At the top layer, AI agents connect to the MCP layer and dynamically discover available capabilities. These agents can be general-purpose clinical assistants or specialised agents focused on specific workflows — medication reconciliation, discharge planning, surgical scheduling. Because MCP provides a standardised discovery mechanism, agents can be composed and orchestrated without tight coupling.
This is not science fiction. This architecture is running today. I demonstrated it in my recent blog post and video (see the demo to illustrate how AI agent is interacting with the data), showing how an AI agent connected to fhir4java-agents through MCP can create patients, query observations, and manage care plans — all through natural language interaction, with the MCP layer handling tool discovery and FHIR server handling data integrity.

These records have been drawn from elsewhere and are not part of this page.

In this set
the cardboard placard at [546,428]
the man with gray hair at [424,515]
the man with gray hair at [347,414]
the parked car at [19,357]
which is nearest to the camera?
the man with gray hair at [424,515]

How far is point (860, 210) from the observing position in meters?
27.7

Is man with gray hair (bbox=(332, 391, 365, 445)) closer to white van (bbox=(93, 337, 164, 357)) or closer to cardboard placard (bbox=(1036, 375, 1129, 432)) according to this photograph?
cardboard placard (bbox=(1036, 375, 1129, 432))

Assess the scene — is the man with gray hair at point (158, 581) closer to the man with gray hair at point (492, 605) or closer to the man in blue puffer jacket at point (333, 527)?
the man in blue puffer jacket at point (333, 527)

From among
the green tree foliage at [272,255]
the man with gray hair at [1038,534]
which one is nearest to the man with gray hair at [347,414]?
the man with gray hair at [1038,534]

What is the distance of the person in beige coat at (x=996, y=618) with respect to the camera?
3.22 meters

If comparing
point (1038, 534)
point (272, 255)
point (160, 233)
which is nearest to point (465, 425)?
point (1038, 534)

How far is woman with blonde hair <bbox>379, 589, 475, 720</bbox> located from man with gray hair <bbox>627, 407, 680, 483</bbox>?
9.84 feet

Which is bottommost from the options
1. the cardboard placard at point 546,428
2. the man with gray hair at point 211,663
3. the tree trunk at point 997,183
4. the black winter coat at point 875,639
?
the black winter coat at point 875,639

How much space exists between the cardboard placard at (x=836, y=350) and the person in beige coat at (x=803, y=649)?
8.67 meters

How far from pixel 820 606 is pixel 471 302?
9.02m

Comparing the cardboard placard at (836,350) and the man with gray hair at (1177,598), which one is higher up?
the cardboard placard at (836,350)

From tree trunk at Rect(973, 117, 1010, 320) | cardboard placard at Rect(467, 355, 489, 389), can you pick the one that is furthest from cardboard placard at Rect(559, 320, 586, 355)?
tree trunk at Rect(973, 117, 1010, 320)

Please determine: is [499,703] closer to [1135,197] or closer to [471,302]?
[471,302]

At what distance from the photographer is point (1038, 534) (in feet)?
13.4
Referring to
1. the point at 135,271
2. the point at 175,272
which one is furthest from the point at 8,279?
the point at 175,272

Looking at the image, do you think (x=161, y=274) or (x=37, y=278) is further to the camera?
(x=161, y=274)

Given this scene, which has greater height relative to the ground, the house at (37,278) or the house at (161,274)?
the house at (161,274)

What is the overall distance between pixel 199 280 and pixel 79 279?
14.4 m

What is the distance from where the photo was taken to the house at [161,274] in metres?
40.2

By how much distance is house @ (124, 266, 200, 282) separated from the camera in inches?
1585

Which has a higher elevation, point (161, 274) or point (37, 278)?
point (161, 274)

Part 4: What This Means for Singapore and Beyond
Singapore is uniquely positioned to lead this transformation. We have practical HL7 FHIR implementation experience, we have designed and implemented more than 10 native HL7 FHIR based systems for production usage. Our Healthier SG implementation received inaugural HL7 FHIR DevDays in 2024, see the Synapxe news here. We have a passionate team promoting HL7 FHIR within Synapxe and MOH, We have a centralised healthcare IT infrastructure through Synapxe that manages the public healthcare IT estate. And we have a forward-looking AI governance framework through IMDA's Model AI Governance Framework that can guide the responsible deployment of agentic AI in clinical settings.

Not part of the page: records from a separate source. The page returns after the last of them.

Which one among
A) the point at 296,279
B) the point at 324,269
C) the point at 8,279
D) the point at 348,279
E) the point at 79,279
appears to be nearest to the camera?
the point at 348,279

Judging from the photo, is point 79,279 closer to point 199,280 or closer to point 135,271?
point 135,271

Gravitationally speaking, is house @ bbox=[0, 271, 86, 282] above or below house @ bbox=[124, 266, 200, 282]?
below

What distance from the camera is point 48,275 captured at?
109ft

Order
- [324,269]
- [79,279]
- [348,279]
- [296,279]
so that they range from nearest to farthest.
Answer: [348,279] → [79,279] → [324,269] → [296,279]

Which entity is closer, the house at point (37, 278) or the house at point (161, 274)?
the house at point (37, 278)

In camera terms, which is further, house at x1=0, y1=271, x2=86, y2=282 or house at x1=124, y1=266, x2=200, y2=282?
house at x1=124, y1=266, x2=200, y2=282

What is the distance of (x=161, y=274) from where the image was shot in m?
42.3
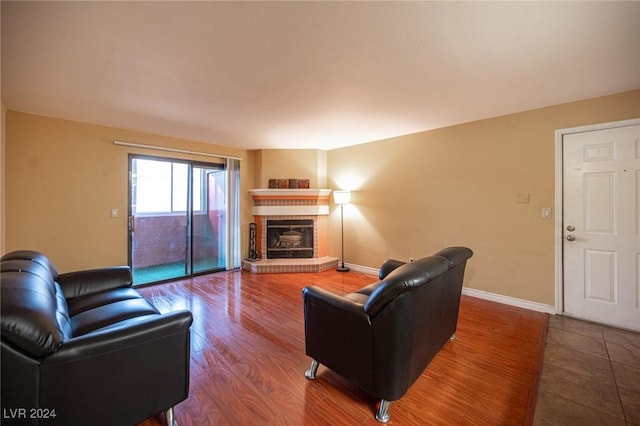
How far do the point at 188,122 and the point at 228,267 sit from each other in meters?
2.70

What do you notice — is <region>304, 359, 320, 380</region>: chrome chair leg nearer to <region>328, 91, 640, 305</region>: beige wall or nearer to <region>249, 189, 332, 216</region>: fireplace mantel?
<region>328, 91, 640, 305</region>: beige wall

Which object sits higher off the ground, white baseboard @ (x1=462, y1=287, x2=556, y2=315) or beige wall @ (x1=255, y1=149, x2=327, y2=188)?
beige wall @ (x1=255, y1=149, x2=327, y2=188)

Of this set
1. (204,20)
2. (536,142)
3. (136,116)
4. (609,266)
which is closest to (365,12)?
(204,20)

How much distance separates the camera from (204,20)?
1625 millimetres

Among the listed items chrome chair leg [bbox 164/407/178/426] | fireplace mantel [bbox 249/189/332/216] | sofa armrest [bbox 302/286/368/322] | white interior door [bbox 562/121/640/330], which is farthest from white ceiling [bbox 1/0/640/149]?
chrome chair leg [bbox 164/407/178/426]

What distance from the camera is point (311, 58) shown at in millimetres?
2033

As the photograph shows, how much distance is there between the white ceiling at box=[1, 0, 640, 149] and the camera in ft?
5.17

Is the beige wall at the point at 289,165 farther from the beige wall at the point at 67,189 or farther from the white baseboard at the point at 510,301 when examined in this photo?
the white baseboard at the point at 510,301

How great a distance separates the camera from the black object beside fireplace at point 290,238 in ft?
17.1

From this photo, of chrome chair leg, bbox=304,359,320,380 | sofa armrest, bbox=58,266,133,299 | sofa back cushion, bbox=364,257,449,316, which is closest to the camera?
sofa back cushion, bbox=364,257,449,316

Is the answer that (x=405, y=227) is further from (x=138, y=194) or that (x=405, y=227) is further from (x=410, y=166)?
(x=138, y=194)

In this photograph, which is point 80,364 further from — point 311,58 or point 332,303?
point 311,58

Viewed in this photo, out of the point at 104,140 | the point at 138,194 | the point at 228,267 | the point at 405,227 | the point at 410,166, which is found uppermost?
the point at 104,140

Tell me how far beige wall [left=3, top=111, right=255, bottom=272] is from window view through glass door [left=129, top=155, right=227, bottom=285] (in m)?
0.22
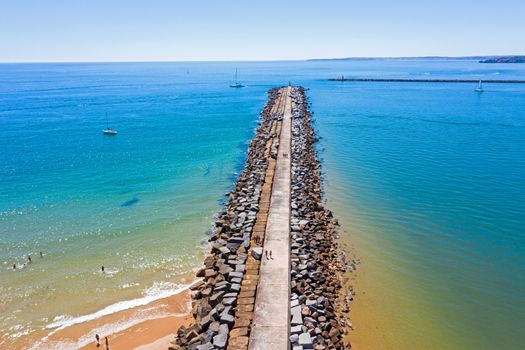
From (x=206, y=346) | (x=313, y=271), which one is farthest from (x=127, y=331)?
(x=313, y=271)

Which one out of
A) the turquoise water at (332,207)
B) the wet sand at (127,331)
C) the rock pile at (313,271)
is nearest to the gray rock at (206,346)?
the wet sand at (127,331)

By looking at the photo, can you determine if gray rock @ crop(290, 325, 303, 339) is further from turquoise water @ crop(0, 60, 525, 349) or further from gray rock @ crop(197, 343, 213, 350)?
turquoise water @ crop(0, 60, 525, 349)

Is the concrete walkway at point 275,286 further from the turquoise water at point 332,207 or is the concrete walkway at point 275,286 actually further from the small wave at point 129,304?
the small wave at point 129,304

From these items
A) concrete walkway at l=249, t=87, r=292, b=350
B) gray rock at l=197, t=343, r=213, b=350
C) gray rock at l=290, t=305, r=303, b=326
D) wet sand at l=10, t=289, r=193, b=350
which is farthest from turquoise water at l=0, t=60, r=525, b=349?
gray rock at l=197, t=343, r=213, b=350

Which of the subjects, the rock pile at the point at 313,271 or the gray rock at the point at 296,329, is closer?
the gray rock at the point at 296,329

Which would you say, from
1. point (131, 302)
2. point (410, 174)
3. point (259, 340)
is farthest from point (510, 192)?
point (131, 302)
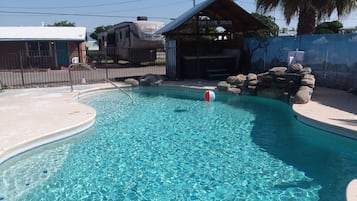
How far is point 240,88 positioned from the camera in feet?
42.4

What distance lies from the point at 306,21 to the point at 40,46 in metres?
18.7

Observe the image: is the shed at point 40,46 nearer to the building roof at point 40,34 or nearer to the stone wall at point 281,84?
the building roof at point 40,34

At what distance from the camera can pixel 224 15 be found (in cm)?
1731

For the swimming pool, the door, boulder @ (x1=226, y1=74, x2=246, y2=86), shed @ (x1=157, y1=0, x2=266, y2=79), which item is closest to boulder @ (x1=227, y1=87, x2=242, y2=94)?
boulder @ (x1=226, y1=74, x2=246, y2=86)

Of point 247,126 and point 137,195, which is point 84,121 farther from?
point 247,126

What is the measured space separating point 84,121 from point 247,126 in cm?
442

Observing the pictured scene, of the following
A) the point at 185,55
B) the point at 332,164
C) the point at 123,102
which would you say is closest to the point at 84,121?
the point at 123,102

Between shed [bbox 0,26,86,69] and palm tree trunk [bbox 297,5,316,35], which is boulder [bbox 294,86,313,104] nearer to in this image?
palm tree trunk [bbox 297,5,316,35]

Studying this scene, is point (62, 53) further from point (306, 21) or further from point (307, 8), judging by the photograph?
point (307, 8)

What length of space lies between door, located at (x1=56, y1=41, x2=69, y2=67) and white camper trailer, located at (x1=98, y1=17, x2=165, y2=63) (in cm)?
296

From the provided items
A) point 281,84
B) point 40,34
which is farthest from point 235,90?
point 40,34

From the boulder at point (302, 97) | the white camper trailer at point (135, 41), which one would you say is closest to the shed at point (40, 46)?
the white camper trailer at point (135, 41)

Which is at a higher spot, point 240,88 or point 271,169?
point 240,88

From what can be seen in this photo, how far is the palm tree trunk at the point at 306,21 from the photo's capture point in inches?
558
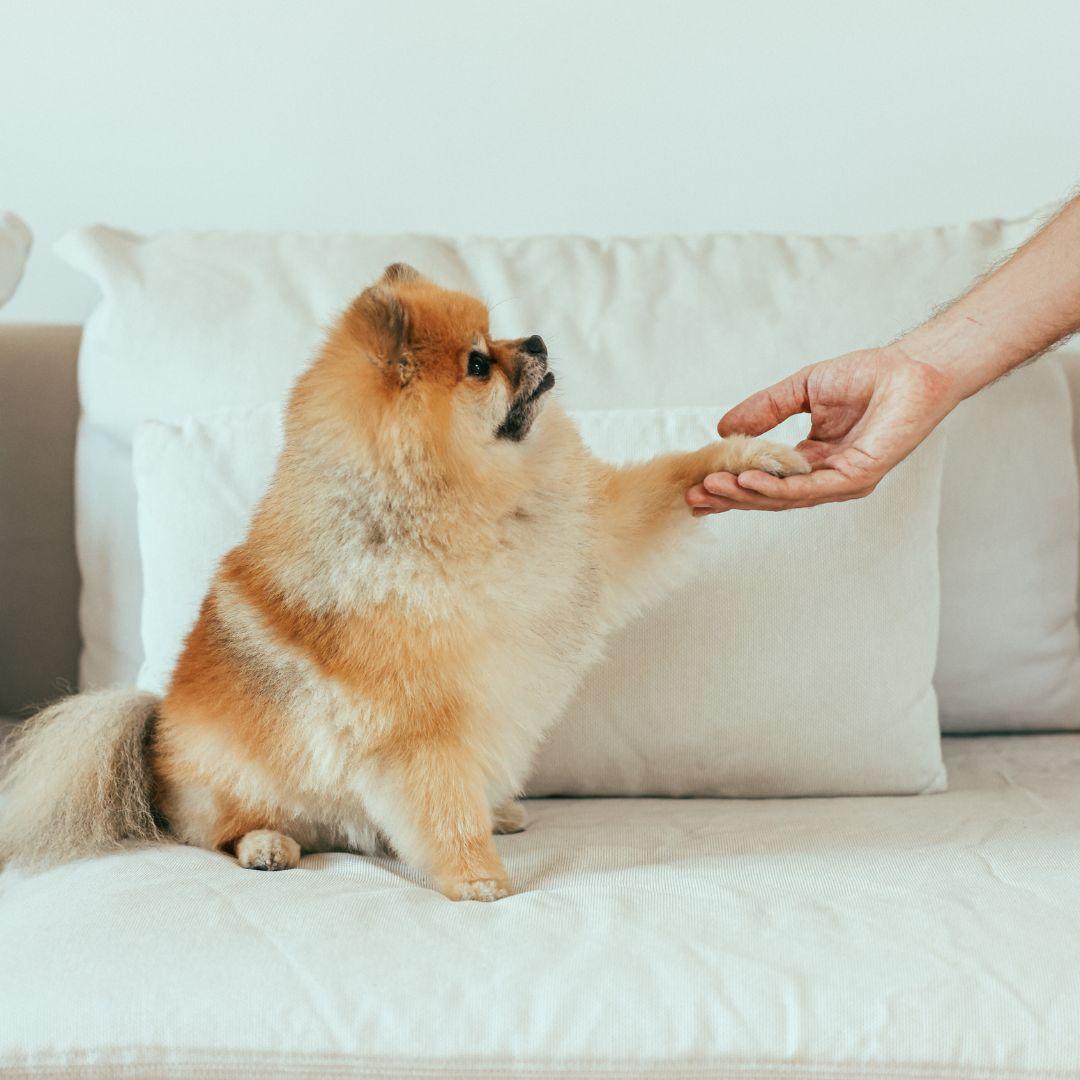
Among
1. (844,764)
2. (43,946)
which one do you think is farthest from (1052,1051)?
(43,946)

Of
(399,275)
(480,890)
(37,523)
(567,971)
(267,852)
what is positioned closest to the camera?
(567,971)

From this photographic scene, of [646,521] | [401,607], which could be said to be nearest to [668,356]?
[646,521]

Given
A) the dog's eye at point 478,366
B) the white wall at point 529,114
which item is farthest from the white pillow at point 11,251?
the dog's eye at point 478,366

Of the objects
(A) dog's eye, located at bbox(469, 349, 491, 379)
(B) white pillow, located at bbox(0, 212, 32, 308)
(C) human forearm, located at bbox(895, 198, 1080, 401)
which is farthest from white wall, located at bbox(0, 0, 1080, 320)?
(A) dog's eye, located at bbox(469, 349, 491, 379)

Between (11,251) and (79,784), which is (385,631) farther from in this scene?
(11,251)

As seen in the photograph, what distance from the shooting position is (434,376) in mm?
1177

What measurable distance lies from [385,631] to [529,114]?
122 centimetres

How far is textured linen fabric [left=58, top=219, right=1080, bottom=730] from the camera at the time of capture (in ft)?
5.32

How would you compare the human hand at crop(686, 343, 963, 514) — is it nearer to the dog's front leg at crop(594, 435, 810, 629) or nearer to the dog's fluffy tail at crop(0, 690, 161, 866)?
the dog's front leg at crop(594, 435, 810, 629)

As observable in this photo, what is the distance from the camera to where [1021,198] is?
205 cm

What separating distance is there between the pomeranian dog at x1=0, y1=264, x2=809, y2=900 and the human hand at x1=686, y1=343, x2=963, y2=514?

The pieces are in place. What is needed now is the conviction to connect them.
FHIR is not just a technical standard. It is an instrument for business transformation as outlined below
- It is a framework for project delivery transformation - from ticking the box as "project completed" to "data transformation is done"
- It is a means for cost discipline — turning what would otherwise be millions in fragmented, one-off integration spend into a governed, reusable, and scalable capability.
- It is a platform for data liquidity — making clinical information accessible wherever it is needed, in real time, without sacrificing governance or security
- It is a platform for the agentic future — providing the self-describing, machine-readable data layer that AI agents need to operate safely and effectively in clinical environments.
A Personal Reflection
I started my journey with HL7 standards in 2006 when I started to join a healthcare startup company working on EHR/PHR. I have since been involved with HL7, IHE, ISO TC215, and HITC — drafting and reviewing healthcare interoperability standards for the company I worked for and for Singapore.
Through all of this, one conviction has remained constant: standards matter. Not because they are fashion, but because they enable innovation, and unlock value. When everyone agrees on how a Patient resource looks, engineers stop spending months on data mapping and start spending days on clinical value. When AI agents can discover capabilities through a standard protocol, developers stop building custom integrations and start building intelligent workflows.
Tim Cook wrote that Apple's products fit into real lives — that technology should serve humanity, not the other way around. I believe the same is true for healthcare IT. FHIR, MCP, and agentic AI are not ends in themselves. They are means to an end that matters deeply: better care for real patients, delivered by empowered clinicians, supported by intelligent systems that earn and deserve our trust.
The future of healthcare interoperability is not about connecting systems. It is about connecting knowledge. And that future is here.